__Exercise 1__:
Answer these questions from the rebuild log explanation below, one per line:
(a) What pool map version is given for pool 8799e471?
(b) In the pulling phase, how many records had been rebuilt for pool 8799e471?
(c) Roughly how long did the rebuild for pool 419d9c11 take?
__Exercise 2__:
Quote the rebuild log explanation below from "There are 2" to "is being queued.".

Rebuild [started] (pool 8799e471 ver=41)
Rebuild [scanning] (pool 8799e471 ver=41, toberb_obj=0, rb_obj=0, rec= 0, done 0 status 0 duration=0 secs)
Rebuild [queued] (419d9c11 ver=2)
Rebuild [started] (pool 419d9c11 ver=2)
Rebuild [scanning] (pool 419d9c11 ver=2, toberb_obj=0, rb_obj=0, rec= 0, done 0 status 0 duration=0 secs)
Rebuild [pulling] (pool 8799e471 ver=41, toberb_obj=75, rb_obj=75, rec= 11937, done 0 status 0 duration=10 secs)
Rebuild [completed] (pool 419d9c11 ver=2, toberb_obj=10, rb_obj=10, rec= 1026, done 1 status 0 duration=8 secs)
Rebuild [completed] (pool 8799e471 ver=41, toberb_obj=75, rb_obj=75, rec= 13184, done 1 status 0 duration=14 secs)

There are 2 pools being rebuilt (pool 8799e471 and pool 419d9c11, note: only first 8 letters of the pool uuid are shown here).

The 1st line means the rebuild for pool 8799e471 is started, whose pool map version is 41.
The 2nd line means the rebuild for pool 8799e471 is in scanning phase, and no objects & records are being rebuilt yet.
The 3rd line means a rebuild job for pool 419d9c11 is being queued.
The 4th line means the rebuild for pool 419d9c11 is started, whose pool map version is 2.
The 5th line means the rebuild for pool 419d9c11 is in scanning phase, and no objects & records are being rebuilt yet.
The 6th line means the rebuild for pool 8799e471 is in pulling phase, and there are 75 objects to be rebuilt(toberb_obj=75), and all of them are rebuilt(rb_obj=75), but records rebuilt for these objects are not finished yet(done 0) and only 11937 records (rec = 11937) are rebuilt.
The 7th line means the rebuild for pool 419d9c11 is done (done 1), and there are totally 10 objects and 1026 records are rebuilt, which costs about 8 seconds.

__Stored data__:

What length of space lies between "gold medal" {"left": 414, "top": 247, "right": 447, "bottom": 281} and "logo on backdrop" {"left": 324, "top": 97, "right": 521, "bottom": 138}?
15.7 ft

__Expected output 1__:
(a) 41
(b) 11937
(c) About 8 seconds

__Expected output 2__:
There are 2 pools being rebuilt (pool 8799e471 and pool 419d9c11, note: only first 8 letters of the pool uuid are shown here).

The 1st line means the rebuild for pool 8799e471 is started, whose pool map version is 41.
The 2nd line means the rebuild for pool 8799e471 is in scanning phase, and no objects & records are being rebuilt yet.
The 3rd line means a rebuild job for pool 419d9c11 is being queued.